A suitable legal framework needed for corporate bonds
Experts believe that the corporate bond market should continue to enhance its policy framework under the right conditions. It should, in particular, create norms for transparency, correctness, and stringent monitoring.
The market is not yet fully recovered
According to a research issued in September 2023 by VNDIRECT Securities Joint Stock Company, the issuance and buyback of privately-placed corporate bonds before to maturity have decreased.
As of September 26, 2023, there have been 8 successful individual corporate bond issuances worth roughly VND 9,465 billion, a 68.9% reduction from the previous month.
According to experts, the Vietnamese corporate bond market appears to have passed through its most challenging period, at least in the near term, as a result of government involvement. However, these remedies are just temporary and cannot help market recovery right away.
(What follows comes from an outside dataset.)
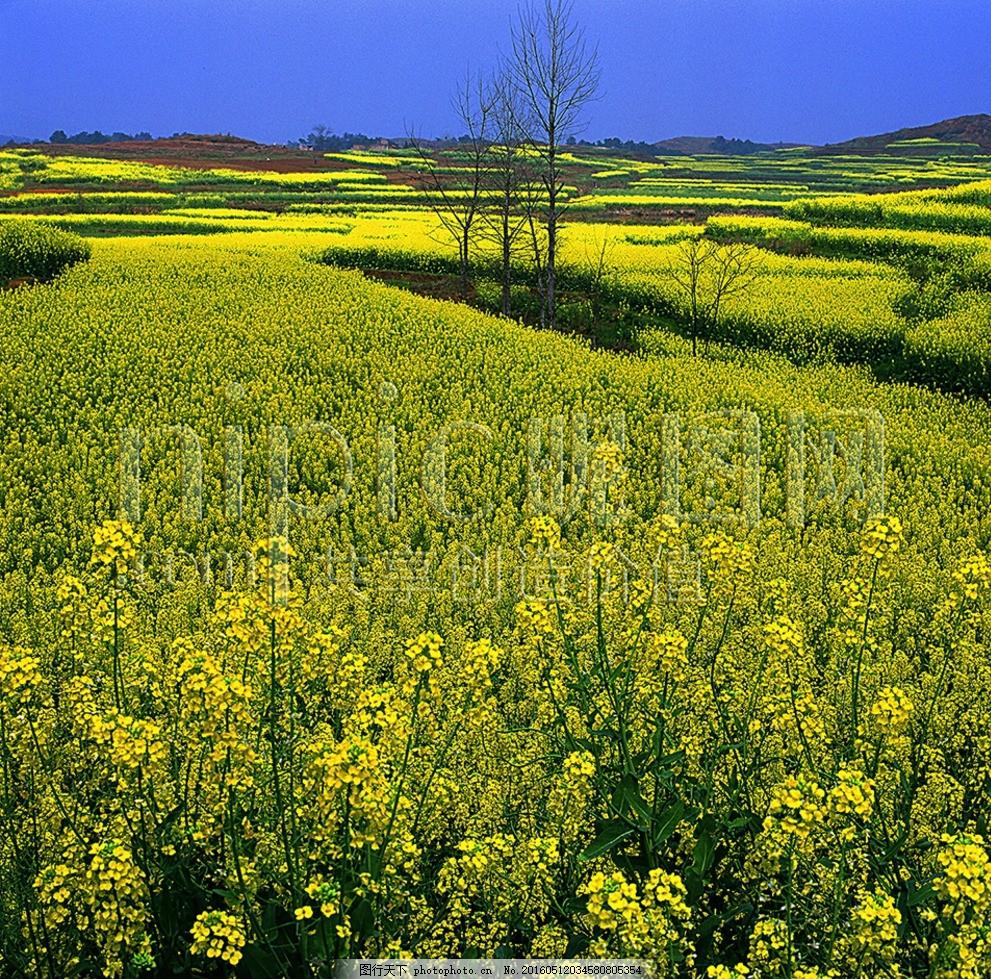 自然田园风景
As a result, the corporate bond market should continue to enhance its policy framework, with proper circumstances.
Truong Thanh Duc, Director of ANVI Law Company, argues that the provisions in the Securities Law and the Enterprise Law governing general bond issue and individual bond issuance are overly stringent and out of step with reality. Bonds must theoretically fulfill all safety conditions before they can be issued. In the case of bonds, however, if the interest rate is high, the safety is low, and vice versa.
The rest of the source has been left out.